▸ What you are asked to do
State the number of lines in the records that contain "frames", with no other words.

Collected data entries

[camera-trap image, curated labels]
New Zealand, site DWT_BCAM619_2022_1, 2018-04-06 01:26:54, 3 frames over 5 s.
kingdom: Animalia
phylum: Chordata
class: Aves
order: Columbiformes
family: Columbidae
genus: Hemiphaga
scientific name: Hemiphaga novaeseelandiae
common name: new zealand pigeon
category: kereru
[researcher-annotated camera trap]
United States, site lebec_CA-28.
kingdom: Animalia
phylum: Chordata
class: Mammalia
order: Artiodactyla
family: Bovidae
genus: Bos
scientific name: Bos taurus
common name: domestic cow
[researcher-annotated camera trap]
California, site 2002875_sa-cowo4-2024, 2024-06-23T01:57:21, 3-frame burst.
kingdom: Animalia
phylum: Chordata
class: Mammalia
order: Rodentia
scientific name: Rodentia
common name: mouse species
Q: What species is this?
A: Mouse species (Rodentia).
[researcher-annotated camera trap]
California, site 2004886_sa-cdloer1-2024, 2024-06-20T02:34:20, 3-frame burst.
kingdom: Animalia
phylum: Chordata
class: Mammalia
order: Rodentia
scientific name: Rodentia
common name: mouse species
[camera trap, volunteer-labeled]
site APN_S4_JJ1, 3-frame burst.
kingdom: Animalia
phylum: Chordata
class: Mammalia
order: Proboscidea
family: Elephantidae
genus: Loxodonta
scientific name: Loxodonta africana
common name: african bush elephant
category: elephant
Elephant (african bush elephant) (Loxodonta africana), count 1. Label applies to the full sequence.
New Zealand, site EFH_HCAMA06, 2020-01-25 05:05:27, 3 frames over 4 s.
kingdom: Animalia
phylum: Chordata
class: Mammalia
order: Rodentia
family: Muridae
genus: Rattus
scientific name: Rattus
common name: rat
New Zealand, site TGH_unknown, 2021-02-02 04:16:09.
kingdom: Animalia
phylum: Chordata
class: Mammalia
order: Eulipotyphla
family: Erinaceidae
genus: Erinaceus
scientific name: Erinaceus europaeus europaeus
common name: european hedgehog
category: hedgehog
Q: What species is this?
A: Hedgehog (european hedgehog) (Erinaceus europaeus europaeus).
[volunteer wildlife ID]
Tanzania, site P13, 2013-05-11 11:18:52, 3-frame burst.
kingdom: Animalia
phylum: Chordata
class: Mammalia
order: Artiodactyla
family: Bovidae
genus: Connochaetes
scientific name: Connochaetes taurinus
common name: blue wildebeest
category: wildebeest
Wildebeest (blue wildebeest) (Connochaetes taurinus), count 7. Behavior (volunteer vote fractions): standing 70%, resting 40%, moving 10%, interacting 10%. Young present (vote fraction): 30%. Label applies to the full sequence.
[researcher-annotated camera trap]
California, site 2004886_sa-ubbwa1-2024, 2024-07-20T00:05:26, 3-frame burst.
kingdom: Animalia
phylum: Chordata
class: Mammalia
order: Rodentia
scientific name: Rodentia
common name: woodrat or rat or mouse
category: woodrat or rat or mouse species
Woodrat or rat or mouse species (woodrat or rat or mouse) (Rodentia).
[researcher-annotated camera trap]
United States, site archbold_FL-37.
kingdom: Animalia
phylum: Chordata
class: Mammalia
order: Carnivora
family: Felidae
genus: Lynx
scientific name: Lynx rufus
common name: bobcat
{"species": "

▸ Solution to the exercise
2